"Magic Book" by Dean Spencer
The best way to learn world-building is to study how others create their worlds. While TV and video games can be inspiring, books are best for learning how to write descriptions. After all, in your game, the best way to paint a picture is through descriptions. Books can also teach how to make the implausible realistic, and how to use visuals as foreshadowing. Here are four recent recommendations to try.
A Natural History of Dragons by Marie Brennan
Marie Brennan writes a fictional Victorian-style autobiography from the perspective of Lady Trent, an old woman recalling the beginnings of her career as a renowned dragon naturalist. Isabella Trent is an eccentric young woman who wants nothing more than to study dragons. When she finds an opportunity for her husband to travel to distant Vystrana she leaps at the opportunity to accompany him. Together, they must unravel the mystery of why the dragons, once distant and docile, now attack humans with impunity.
The author herself has a background in anthropology and archeology, bringing a scientific approach to her fantasy world. For those wondering how to make the implausible realistic, Marie Brennan’s work is a fantastic example. Her visual descriptions are rich, and her scientific observations deepen the world. Game masters wanting examples of fantastical technobabble would do well to read these books.
Furyborn by Claire LeGrand
Furyborn weaves the story of two women separated by thousands of years apart in one tale. Rielle, born into a world of magic, is thought to be the prophesied Sun Queen, who will save the world from the fury of the angels.

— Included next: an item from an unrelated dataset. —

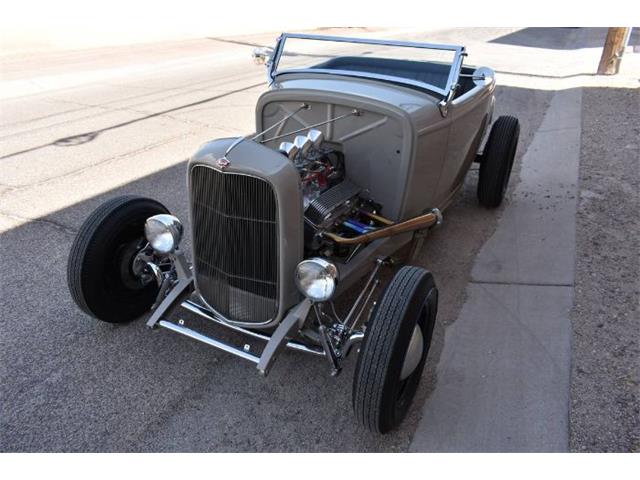 1932 Ford Model B (CC-2092369) for sale in Cadillac, Michigan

Eliana lives in the aftermath of Queen Rielle’s betrayal of the human race, in a world without magic or hope. Rielle’s story is how the world came to ruin when she was meant to save it, while Eliana struggles to survive in the aftermath.

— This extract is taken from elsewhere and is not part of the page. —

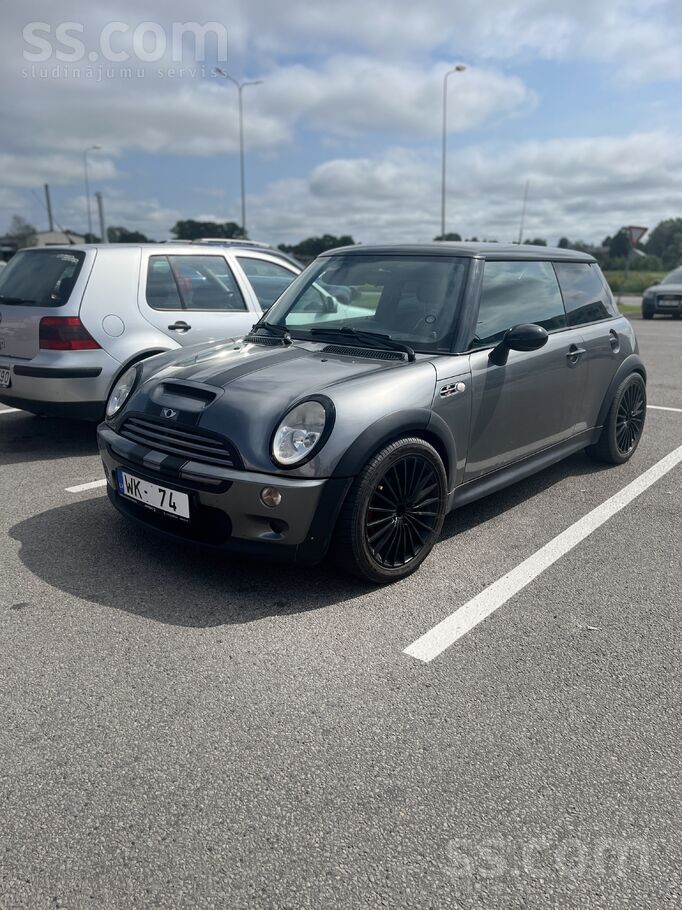 Mini Cooper S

For game masters who plan years into the future or those trying to figure out how their world came to be, Furyborn is a great case study. Both time periods are rich in lore, and the past influences the future in unexpected ways.

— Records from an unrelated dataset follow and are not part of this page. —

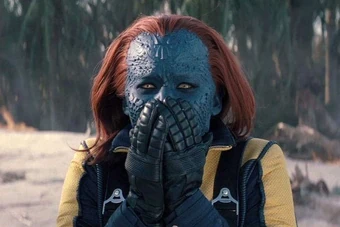 Mystique X Men Movies Wiki Fandom
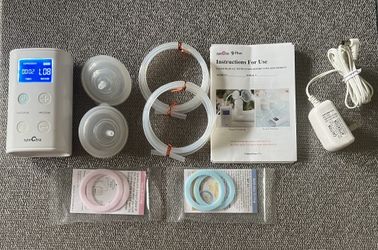 Spectra S9 Plus Breast Pump. Make an offer, need gone asap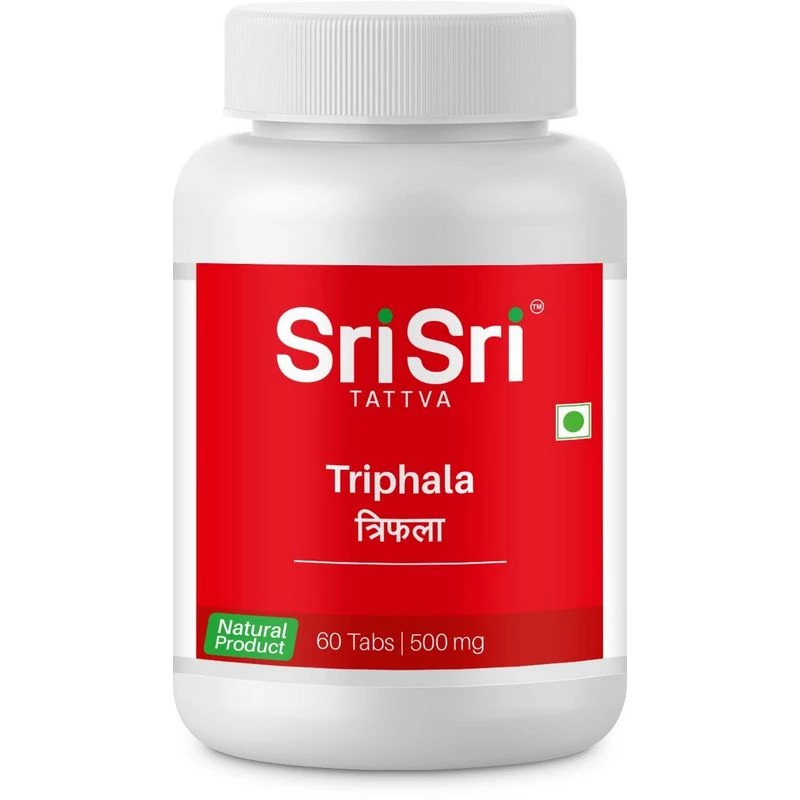Sri Sri Tattva Triphala, 240 g-1.webp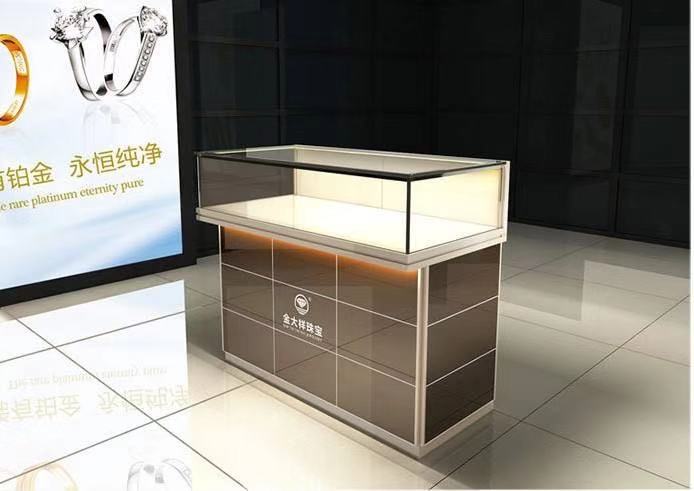 珠寶展柜設(shè)計(jì)定做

A Darker Shade of Magic by VE Schwabb
Kell is the last of the Antari in his world. Unlike other magicians who can control an element, or in rare cases, two, he can control all with the magic in his blood. Most importantly, he can create doors between parallel worlds, allowing him to travel between three different Londons, which he has named after different colors. Red is his world, rich in magic and overflowing with color. White is cold and fading, its magic is nearly gone as its people try and hang onto any last scrap of power. Grey London lost its magic long ago and is now dull and dreary. Kell serves as an ambassador while secretly smuggling artifacts of other worlds between the doors. On the night he swore would be his last smuggling operation he comes across an artifact from the fourth world: Black London. Black London had been consumed by magic and cut off from the others to stop the spread of its disease. Kell must find a way to get this artifact away from his world before the curse that befell Black London overtakes his world.
A Darker Shade of Magic is masterfully written and creates multiple, rich worlds without ever leaving the city of London. Game Masters who want a crash course in how to build up a world while keeping the setting confined would do well to read this book. Readers gain just enough hints of backstory and of the world surrounding Red London to leave them wanting more without feeling overwhelmed.
Children of Blood and Bone by Tomi Adeyemi
Zélie Adebola is a diviner in the kingdom of Orïsha, which had once been a land of magic. For generations, diviners had the ability to gain magic and become maji, but one day this ability disappeared. At King Saran’s decree, all adult Maji were murdered, while the young diviners, incapable of ever using magic, were made into second-class citizens. One day, Zélie comes across a mysterious scroll that restores her magic and gives her hope she can save her people.
Children of Blood and Bone is a mix of African culture and Western fantasy fiction. The novel is a meditation on power, on how it corrupts and saves. King Saran had used his political power to perform a genocide, while Zélie uses her magical power to prevent one. The magic of this world has clear rules, which don’t always follow the typical fantasy world. No types of magic are evil, including necromancy (used to help spirits find their rest) and blood magic (self-sacrifice to help others). For something different, Children of Blood and Bone is an excellent choice.